Besonders die sehr hohen Kosten und ein zu geringes Angebot waren in diesen Fällen die Hauptgründe für einen sehr schleppenden Durchbruch für UMTS auf dem Massenmarkt. Das eher unattraktive Angebot zu UMTS begründeten die Firmen mit den sehr hohen Gebühren und den starken Lizenzkosten. Im Verlauf nahmen die Kunden die Angebote mit UMTS nur sehr schleppend und zögerlich an. Daraufhin beklagen die Aktionäre der Mobilfunkanbieter die fallenden Unternehmenswerte. Rückblickend betrachtet, haben die sehr hohen Versteigerungsergebnisse für eine UMTS Lizenz dem Mobilfunkmarkt doch stark geschadet. Ein richtiger Wettbewerb kam jedenfalls überhaupt nicht zu Stande, da besonders kleine Gesellschaften in den Markteintritt mit UMTS durch die extrem hohen Kosten gehindert wurden. Hinzu kam, dass große Firmen keine notwendige Liquidität besaßen, um einen zügigen Netzausbaus realisieren zu können. Dadurch gingen einige nicht benötigte UMTS Lizenzen verloren. Zudem sprach sich in den Medien herum, dass ein vernünftiger und guter UMTS Empfang nur in Ballungszentren verfügbar war und in ländlichen Gegenden ein Dienst nur unzureichend oder fast gar nicht verfügbar war. Im Jahre 2003 gab es in Deutschland zunächst einige Probeläufe, wo vorwiegend Firmenkunden vom schnellen UMTS Netz profitieren konnten. Seit dem Jahr 2004 steht UMTS dann kommerziell zur Verfügung und im Laufe der Jahre kamen auch die passenden Mobiltelefone auf dem Markt.

Frequenzblöcke

2007 wurde weitere UMTS Frequenzblocke zur Versteigerung angeboten.
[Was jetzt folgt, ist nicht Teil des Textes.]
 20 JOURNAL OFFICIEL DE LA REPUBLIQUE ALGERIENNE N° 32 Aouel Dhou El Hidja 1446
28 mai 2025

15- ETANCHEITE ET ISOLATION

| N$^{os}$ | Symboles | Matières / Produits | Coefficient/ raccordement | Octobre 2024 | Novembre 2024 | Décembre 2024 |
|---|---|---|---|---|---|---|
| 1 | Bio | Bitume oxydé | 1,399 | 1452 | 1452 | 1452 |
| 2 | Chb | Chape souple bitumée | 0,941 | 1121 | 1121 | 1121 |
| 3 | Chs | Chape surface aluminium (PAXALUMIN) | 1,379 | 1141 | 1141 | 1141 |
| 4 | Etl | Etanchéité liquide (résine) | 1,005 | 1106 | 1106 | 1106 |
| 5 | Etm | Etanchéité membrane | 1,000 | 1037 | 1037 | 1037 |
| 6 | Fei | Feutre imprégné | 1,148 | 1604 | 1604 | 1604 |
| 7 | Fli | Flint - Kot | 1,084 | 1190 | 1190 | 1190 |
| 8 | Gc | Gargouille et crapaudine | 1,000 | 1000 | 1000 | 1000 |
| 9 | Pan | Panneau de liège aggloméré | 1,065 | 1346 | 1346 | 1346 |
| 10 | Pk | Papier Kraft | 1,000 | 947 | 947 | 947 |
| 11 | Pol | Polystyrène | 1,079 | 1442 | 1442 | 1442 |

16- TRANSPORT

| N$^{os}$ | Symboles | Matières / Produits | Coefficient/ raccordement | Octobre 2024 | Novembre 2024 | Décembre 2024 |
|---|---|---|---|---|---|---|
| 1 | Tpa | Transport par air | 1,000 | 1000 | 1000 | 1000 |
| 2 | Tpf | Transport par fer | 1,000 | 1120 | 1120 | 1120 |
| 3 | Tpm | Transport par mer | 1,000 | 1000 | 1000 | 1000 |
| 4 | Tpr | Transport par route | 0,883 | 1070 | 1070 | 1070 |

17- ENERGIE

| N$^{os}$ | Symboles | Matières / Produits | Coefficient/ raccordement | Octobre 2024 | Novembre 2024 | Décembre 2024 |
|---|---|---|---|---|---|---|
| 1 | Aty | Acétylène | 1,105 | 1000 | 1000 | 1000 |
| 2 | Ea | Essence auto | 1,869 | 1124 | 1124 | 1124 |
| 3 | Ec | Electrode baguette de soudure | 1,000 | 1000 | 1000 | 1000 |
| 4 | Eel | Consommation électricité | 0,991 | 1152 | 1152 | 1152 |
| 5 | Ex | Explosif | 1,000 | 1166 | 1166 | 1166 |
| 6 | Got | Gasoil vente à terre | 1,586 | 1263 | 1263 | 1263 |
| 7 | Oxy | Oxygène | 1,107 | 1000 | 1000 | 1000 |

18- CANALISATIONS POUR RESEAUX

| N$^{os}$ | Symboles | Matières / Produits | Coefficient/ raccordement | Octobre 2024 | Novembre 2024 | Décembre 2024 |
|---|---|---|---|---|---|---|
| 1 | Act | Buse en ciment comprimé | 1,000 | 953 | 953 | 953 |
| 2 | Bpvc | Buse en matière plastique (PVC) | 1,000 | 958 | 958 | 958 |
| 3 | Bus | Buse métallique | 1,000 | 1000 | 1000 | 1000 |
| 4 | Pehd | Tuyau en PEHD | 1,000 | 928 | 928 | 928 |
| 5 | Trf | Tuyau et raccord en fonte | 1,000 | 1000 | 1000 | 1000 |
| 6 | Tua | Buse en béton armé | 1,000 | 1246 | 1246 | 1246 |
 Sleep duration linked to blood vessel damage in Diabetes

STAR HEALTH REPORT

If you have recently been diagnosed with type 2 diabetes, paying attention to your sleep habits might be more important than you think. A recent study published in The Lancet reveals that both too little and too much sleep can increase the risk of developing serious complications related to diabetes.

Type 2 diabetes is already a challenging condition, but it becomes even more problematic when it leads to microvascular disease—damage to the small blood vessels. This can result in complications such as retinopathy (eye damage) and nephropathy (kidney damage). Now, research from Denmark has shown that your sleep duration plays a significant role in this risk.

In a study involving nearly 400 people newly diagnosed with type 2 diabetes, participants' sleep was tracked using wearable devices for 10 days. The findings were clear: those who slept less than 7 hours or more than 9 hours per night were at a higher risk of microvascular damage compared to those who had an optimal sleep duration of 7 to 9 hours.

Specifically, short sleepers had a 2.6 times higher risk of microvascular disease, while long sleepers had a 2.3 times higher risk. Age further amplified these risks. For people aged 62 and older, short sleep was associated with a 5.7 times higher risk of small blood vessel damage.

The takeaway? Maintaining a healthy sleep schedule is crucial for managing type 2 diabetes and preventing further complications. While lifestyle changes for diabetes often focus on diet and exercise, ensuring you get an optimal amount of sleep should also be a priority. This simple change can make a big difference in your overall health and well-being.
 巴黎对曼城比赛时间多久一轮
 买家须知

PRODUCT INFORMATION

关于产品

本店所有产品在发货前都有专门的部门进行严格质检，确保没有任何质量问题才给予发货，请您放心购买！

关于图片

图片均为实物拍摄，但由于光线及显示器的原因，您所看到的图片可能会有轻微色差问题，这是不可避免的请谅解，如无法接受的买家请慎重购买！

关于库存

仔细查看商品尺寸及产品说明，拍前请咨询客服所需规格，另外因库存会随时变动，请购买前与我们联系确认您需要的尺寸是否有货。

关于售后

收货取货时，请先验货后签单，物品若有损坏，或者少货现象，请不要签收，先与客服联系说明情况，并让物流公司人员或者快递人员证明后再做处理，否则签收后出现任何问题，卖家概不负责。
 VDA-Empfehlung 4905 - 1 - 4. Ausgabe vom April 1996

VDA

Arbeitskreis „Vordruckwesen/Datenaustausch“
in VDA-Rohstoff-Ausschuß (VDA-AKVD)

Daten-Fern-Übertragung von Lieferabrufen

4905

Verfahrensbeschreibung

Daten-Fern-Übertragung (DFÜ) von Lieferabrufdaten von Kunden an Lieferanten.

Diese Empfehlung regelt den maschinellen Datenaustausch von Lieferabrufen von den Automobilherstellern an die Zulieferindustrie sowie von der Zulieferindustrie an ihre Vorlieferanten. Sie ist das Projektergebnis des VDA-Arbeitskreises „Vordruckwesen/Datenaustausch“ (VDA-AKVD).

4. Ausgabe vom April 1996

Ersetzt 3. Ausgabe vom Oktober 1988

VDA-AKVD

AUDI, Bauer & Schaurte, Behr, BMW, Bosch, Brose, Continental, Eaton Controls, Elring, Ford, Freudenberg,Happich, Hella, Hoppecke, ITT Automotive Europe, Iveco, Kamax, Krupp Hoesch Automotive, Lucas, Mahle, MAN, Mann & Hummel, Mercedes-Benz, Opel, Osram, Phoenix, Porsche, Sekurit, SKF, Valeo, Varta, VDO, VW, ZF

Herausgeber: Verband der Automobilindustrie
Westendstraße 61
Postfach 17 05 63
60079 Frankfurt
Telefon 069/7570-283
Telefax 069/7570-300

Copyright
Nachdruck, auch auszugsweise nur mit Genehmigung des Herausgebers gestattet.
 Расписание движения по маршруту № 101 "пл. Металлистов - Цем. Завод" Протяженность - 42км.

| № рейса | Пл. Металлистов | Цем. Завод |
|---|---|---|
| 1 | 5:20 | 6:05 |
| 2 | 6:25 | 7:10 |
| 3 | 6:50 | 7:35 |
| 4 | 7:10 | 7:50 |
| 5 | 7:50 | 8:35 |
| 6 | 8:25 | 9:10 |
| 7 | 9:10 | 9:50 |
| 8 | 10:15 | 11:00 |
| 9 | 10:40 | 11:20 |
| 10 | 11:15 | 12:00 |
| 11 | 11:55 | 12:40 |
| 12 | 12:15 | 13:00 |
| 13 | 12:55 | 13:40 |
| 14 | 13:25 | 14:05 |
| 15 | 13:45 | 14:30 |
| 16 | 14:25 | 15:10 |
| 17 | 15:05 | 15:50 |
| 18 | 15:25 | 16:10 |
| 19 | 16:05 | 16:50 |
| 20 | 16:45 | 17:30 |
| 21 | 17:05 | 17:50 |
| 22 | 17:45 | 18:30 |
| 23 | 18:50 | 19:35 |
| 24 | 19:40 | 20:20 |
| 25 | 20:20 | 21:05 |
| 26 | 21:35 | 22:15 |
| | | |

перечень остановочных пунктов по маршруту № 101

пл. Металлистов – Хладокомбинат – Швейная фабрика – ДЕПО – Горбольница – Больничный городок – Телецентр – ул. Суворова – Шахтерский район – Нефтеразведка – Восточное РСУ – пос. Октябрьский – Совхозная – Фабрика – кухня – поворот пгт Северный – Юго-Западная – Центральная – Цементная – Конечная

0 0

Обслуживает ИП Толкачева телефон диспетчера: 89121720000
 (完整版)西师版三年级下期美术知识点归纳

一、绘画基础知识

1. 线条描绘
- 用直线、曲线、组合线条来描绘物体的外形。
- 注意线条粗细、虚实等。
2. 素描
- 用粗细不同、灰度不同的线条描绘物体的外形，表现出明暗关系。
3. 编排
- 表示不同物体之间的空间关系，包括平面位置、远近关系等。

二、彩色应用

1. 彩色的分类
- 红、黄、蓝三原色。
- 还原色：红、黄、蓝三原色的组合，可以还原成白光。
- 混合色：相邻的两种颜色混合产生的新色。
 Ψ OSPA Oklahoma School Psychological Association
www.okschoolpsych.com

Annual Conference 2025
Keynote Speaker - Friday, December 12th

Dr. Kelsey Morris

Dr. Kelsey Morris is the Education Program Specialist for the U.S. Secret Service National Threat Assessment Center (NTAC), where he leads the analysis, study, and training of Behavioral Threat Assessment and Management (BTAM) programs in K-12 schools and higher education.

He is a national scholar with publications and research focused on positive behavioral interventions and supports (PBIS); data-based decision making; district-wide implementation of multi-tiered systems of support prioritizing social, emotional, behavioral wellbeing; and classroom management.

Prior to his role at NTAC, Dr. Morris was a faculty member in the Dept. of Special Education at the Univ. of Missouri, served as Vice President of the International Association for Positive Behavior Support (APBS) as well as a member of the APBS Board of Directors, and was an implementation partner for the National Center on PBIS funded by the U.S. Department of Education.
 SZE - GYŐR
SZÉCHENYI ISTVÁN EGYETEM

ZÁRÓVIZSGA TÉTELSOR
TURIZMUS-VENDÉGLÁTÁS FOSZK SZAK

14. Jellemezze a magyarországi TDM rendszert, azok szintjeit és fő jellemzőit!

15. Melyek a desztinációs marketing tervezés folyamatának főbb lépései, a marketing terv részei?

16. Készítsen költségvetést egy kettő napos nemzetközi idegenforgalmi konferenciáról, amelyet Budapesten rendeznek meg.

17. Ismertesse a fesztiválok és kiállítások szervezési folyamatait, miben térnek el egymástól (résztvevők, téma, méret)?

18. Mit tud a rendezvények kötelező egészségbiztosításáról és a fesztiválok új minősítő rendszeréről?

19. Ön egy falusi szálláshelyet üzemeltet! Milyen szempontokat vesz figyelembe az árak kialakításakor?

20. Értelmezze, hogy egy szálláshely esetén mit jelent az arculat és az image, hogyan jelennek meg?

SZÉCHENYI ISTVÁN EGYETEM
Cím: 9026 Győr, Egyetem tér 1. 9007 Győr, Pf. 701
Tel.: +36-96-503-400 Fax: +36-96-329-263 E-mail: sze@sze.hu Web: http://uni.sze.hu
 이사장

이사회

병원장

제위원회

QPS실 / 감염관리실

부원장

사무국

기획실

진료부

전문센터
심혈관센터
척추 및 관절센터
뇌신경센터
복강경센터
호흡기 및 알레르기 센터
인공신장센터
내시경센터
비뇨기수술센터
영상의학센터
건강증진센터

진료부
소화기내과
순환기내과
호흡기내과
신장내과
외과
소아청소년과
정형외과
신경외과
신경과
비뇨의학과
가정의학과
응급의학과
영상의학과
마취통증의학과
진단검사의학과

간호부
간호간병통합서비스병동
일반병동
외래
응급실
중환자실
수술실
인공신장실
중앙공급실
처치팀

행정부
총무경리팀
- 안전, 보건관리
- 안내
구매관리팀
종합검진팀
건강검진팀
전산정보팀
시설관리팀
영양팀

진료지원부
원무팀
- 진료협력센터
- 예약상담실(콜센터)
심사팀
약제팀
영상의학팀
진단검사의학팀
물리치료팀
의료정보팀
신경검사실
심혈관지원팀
Durchgeführt wurde diese Auktion aber erst 2010. Gegen Ende 2010 wurde dann die Nachfolgetechnologie von UMTS, nämlich LTE (Long Term Evolution) zur Versteigerung in Deutschland freigegeben. Dabei investierten die Telekom, Vodafone sowie die Telefonica Germany zusammen 4,4 Mrd. Euro in diesen UMTS Nachfolger.